## BEGIN Entries provided
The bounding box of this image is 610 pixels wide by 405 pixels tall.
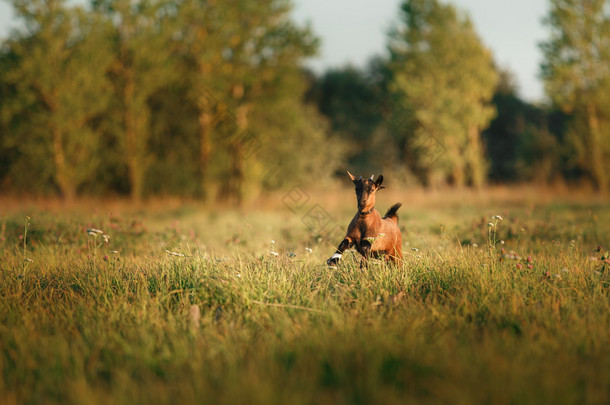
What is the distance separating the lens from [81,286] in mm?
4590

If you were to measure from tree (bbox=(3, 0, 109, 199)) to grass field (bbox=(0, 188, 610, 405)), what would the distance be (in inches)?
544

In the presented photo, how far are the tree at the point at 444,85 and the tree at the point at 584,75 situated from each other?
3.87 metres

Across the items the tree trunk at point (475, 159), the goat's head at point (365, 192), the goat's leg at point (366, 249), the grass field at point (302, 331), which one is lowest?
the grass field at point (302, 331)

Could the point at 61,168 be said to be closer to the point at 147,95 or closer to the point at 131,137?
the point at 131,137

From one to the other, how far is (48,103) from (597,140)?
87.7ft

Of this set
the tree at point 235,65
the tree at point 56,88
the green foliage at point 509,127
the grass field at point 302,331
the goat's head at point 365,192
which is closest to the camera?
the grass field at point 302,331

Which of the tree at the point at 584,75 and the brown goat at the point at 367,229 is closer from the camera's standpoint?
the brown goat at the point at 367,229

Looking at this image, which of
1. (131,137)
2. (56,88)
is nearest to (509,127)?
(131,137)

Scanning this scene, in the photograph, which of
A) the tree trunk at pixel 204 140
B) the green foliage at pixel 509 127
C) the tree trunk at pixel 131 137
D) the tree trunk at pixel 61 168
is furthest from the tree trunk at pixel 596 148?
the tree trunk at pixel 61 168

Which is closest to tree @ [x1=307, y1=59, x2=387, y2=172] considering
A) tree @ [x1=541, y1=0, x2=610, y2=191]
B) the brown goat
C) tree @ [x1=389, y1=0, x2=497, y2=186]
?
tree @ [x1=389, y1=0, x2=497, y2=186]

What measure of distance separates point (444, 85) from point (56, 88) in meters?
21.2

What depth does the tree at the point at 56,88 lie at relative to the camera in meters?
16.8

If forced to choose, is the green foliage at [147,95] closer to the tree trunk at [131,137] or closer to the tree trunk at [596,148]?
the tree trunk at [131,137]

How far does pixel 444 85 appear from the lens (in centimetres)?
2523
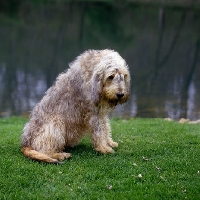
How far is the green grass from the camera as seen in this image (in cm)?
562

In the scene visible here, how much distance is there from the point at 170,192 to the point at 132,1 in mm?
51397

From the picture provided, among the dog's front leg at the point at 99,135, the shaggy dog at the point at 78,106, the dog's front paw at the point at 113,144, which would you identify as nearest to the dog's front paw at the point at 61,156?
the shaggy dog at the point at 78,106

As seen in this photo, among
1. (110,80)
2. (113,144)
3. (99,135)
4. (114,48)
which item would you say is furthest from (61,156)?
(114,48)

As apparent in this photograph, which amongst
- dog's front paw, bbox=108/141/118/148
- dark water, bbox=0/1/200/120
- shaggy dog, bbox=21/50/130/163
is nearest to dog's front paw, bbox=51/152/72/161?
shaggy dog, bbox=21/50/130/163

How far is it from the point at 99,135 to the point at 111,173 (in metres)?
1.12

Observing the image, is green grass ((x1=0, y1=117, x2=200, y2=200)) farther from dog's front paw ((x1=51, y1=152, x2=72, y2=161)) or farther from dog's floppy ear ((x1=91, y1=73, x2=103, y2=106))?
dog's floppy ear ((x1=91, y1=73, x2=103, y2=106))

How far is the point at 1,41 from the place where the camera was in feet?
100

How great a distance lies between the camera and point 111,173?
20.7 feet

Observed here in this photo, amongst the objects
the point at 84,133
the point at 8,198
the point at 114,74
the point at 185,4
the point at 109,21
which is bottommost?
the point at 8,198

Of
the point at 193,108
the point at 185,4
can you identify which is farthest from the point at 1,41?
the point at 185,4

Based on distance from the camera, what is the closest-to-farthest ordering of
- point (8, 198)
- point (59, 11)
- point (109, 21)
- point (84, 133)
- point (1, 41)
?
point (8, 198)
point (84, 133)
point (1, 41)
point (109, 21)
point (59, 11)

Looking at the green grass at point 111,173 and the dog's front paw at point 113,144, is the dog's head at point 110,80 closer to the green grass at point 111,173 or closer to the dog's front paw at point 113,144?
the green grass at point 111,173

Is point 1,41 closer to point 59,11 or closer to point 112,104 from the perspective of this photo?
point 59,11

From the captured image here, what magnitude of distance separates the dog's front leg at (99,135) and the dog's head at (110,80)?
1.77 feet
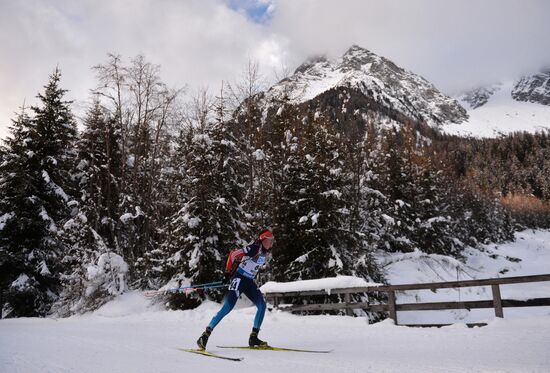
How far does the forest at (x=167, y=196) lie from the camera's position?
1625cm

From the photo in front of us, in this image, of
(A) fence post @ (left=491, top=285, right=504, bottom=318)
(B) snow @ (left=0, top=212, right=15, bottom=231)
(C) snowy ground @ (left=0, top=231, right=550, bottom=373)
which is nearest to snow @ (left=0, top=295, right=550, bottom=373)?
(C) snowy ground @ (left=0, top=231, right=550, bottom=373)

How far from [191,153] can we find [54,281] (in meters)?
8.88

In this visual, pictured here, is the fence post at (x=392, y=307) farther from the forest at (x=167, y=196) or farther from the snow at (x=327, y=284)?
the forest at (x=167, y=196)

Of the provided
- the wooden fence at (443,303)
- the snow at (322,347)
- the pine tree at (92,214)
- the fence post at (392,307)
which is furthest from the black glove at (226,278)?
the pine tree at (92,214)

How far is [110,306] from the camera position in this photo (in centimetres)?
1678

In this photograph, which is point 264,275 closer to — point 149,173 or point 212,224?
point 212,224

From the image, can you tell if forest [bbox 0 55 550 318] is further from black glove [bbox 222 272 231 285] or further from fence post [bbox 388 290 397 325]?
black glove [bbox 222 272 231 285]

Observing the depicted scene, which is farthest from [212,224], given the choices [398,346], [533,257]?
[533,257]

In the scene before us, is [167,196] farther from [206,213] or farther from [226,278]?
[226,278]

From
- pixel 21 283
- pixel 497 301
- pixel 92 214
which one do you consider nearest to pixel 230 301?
## END Entries provided
**What is expected:**
Rewrite every row above with "goat's head" changed to "goat's face" and nothing else altered. Leave out the pictures.

**Solution:**
The bounding box of this image is 610 pixels wide by 405 pixels tall.
What is the distance separating the lens from [81,286] in mm?
4590

If you were to measure from tree (bbox=(3, 0, 109, 199)) to grass field (bbox=(0, 188, 610, 405)), what would the distance be (in inches)?
544

In the presented photo, how far are the tree at the point at 444,85 and the tree at the point at 584,75 situated from each other?
3.87 metres

Across the items the tree trunk at point (475, 159), the goat's face at point (365, 192), the goat's leg at point (366, 249), the grass field at point (302, 331), which one is lowest?
the grass field at point (302, 331)

Could the point at 61,168 be said to be closer to the point at 147,95 or closer to the point at 131,137?
the point at 131,137

From one to the other, how far is (48,103) from (597,140)?
87.7ft

Of this set
the tree at point 235,65
the tree at point 56,88
the green foliage at point 509,127
the grass field at point 302,331
the goat's face at point 365,192
which is closest to the camera?
the grass field at point 302,331

Which of the tree at the point at 584,75 and the brown goat at the point at 367,229 is closer from the camera's standpoint?
the brown goat at the point at 367,229

Looking at this image, which of
1. (131,137)
2. (56,88)
is nearest to (509,127)?
(131,137)

Scanning this scene, in the photograph, which of
A) the tree trunk at pixel 204 140
B) the green foliage at pixel 509 127
C) the tree trunk at pixel 131 137
D) the tree trunk at pixel 61 168
is furthest from the tree trunk at pixel 596 148?
the tree trunk at pixel 61 168

Which is closest to tree @ [x1=307, y1=59, x2=387, y2=172] considering
A) tree @ [x1=541, y1=0, x2=610, y2=191]
B) the brown goat
C) tree @ [x1=389, y1=0, x2=497, y2=186]
?
tree @ [x1=389, y1=0, x2=497, y2=186]

What measure of distance separates point (444, 85) from point (56, 88) in meters?
21.2

What depth does the tree at the point at 56,88 lie at relative to the camera in meters?
16.8

If forced to choose, is the green foliage at [147,95] closer to the tree trunk at [131,137] or closer to the tree trunk at [596,148]?
the tree trunk at [131,137]

How far does pixel 444 85 appear from the lens (in centimetres)?
2523
How far is the green grass from the camera as seen in this image (in cm)?
562

In the scene visible here, how much distance is there from the point at 170,192 to the point at 132,1 in mm?
51397

From the picture provided, among the dog's front leg at the point at 99,135, the shaggy dog at the point at 78,106, the dog's front paw at the point at 113,144, which would you identify as nearest to the dog's front paw at the point at 61,156?
the shaggy dog at the point at 78,106

As seen in this photo, among
1. (110,80)
2. (113,144)
3. (99,135)
4. (114,48)
which item would you say is furthest from (61,156)?
(114,48)

As apparent in this photograph, which amongst
- dog's front paw, bbox=108/141/118/148
- dark water, bbox=0/1/200/120
- shaggy dog, bbox=21/50/130/163
is nearest to dog's front paw, bbox=51/152/72/161?
shaggy dog, bbox=21/50/130/163

How far is it from the point at 99,135 to the point at 111,173 (in metres)?
1.12

Observing the image, is green grass ((x1=0, y1=117, x2=200, y2=200)) farther from dog's front paw ((x1=51, y1=152, x2=72, y2=161)) or farther from dog's floppy ear ((x1=91, y1=73, x2=103, y2=106))?
dog's floppy ear ((x1=91, y1=73, x2=103, y2=106))

How far is the point at 1,41 from the place where the camera was in feet?
100

How great a distance lies between the camera and point 111,173?
20.7 feet

Observed here in this photo, amongst the objects
the point at 84,133
the point at 8,198
the point at 114,74
the point at 185,4
the point at 109,21
which is bottommost?
the point at 8,198

Of
the point at 193,108
the point at 185,4
can you identify which is farthest from the point at 1,41?
the point at 185,4

Based on distance from the camera, what is the closest-to-farthest ordering of
- point (8, 198)
- point (59, 11)
- point (109, 21)
- point (84, 133)
- point (1, 41)
?
point (8, 198)
point (84, 133)
point (1, 41)
point (109, 21)
point (59, 11)

Looking at the green grass at point 111,173 and the dog's front paw at point 113,144, is the dog's head at point 110,80 closer to the green grass at point 111,173 or closer to the dog's front paw at point 113,144?
the green grass at point 111,173

Is point 1,41 closer to point 59,11 or closer to point 112,104 from the perspective of this photo?
point 59,11

From the captured image here, what magnitude of distance separates the dog's front leg at (99,135) and the dog's head at (110,80)?
1.77 feet
How far does the forest at (x=167, y=196) lie from the camera's position?
1625cm

From the photo in front of us, in this image, of
(A) fence post @ (left=491, top=285, right=504, bottom=318)
(B) snow @ (left=0, top=212, right=15, bottom=231)
(C) snowy ground @ (left=0, top=231, right=550, bottom=373)
which is nearest to snow @ (left=0, top=295, right=550, bottom=373)?
(C) snowy ground @ (left=0, top=231, right=550, bottom=373)

How far from [191,153] can we find [54,281] (in meters)?
8.88

In this visual, pictured here, is the fence post at (x=392, y=307) farther from the forest at (x=167, y=196) or farther from the snow at (x=327, y=284)?
the forest at (x=167, y=196)

Of the provided
- the wooden fence at (443,303)
- the snow at (322,347)
- the pine tree at (92,214)
- the fence post at (392,307)
which is furthest from the black glove at (226,278)?
the pine tree at (92,214)

How far is [110,306] from the camera position in this photo (in centimetres)?
1678

In this photograph, which is point 264,275 closer to — point 149,173 or point 212,224?
point 212,224

From the image, can you tell if forest [bbox 0 55 550 318] is further from black glove [bbox 222 272 231 285] or further from fence post [bbox 388 290 397 325]?
black glove [bbox 222 272 231 285]

Observing the depicted scene, which is farthest from [212,224], given the choices [398,346], [533,257]?
[533,257]

In the scene before us, is [167,196] farther from [206,213] or farther from [226,278]?
[226,278]

From
- pixel 21 283
- pixel 497 301
- pixel 92 214
which one do you consider nearest to pixel 230 301?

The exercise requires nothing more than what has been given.